I have written a python script with the following function, which takes as input a file name that contains multiple dates.
CODE
import re
from datetime import datetime
def ExtractReleaseYear(title):
rg = re.compile('.*?([\[\(]?((?:19[0-9]|20[01])[0-9])[\]\)]?)', re.IGNORECASE|re.DOTALL)
match = rg.search(title) # Using non-greedy match on filler
if match:
releaseYear = match.group(1)
try:
if int(releaseYear) >= 1900 and int(releaseYear) <= int(datetime.now().year) and int(releaseYear) <= 2099: # Film between 1900-2099
return releaseYear
except ValueError:
print("ERROR: The film year in the file name could not be converted to an integer for comparison.")
return ""
print(ExtractReleaseYear('2012.(2009).3D.1080p.BRRip.SBS.x264'))
print(ExtractReleaseYear('Into.The.Storm.2012.1080p.WEB-DL.AAC2.0.H264'))
print(ExtractReleaseYear('2001.A.Space.Odyssey.1968.1080p.WEB-DL.AAC2.0.H264'))
OUTPUT
Returned: 2012 -- I'd like this to be 2009 (i.e. last occurrence of year in string)
Returned: 2012 -- This is correct! (last occurrence of year is the first one, thus right)
Returned: 2001 -- I'd like this to be 1968 (i.e. last occurrence of year in string)
ISSUE
As can be observed, the regex will only target the first occurrence of a year instead of the last. This is problematic because some titles (such as the ones included here) begin with a year.

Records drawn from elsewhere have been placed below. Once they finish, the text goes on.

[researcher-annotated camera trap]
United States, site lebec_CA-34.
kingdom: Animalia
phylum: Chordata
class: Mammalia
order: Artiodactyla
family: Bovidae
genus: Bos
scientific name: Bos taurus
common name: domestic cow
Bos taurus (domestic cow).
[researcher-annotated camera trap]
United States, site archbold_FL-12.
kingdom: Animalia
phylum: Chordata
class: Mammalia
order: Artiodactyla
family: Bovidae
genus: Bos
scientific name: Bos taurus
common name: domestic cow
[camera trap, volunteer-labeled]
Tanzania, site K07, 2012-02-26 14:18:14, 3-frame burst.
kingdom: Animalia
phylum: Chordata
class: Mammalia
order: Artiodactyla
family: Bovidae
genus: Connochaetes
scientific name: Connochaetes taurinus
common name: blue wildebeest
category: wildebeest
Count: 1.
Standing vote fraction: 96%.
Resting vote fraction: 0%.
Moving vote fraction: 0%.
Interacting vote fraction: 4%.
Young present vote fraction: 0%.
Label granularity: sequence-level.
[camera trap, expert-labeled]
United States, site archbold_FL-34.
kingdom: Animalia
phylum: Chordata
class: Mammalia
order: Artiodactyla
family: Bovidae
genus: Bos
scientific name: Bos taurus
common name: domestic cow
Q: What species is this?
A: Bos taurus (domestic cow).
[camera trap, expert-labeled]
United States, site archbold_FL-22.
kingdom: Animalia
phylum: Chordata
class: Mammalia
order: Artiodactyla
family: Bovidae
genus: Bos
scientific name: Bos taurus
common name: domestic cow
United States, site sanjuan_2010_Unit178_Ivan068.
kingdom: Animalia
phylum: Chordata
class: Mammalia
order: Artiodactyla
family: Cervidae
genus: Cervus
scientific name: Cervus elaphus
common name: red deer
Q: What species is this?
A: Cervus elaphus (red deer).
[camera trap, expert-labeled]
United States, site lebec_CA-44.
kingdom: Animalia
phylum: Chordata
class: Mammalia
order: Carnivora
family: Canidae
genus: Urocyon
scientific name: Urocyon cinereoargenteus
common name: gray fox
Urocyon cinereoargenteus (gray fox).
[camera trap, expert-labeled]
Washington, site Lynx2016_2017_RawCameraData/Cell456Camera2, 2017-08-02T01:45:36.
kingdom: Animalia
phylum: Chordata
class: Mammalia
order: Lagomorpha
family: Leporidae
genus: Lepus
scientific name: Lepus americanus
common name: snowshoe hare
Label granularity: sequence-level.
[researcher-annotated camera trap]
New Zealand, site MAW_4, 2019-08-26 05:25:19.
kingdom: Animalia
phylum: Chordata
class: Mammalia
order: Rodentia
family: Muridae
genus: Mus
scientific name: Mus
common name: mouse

Having searched for ways to get the last occurrence of the year has led me to this resources like negative lookahead, last occurrence of repeated group and last 4 digits in URL, none of which have gotten me any closer to achieving the desired result. No existing question currently answers this unique case.
INTENDED OUTCOME
- I would like to extract the LAST occurrence (instead of the first) of a year from the given file name and return it using the existing definition/function as stated in the output quote above. While I have used online regex references, I am new to regex and would appreciate someone showing me how to implement this filter to work on the file names above. Cheers guys.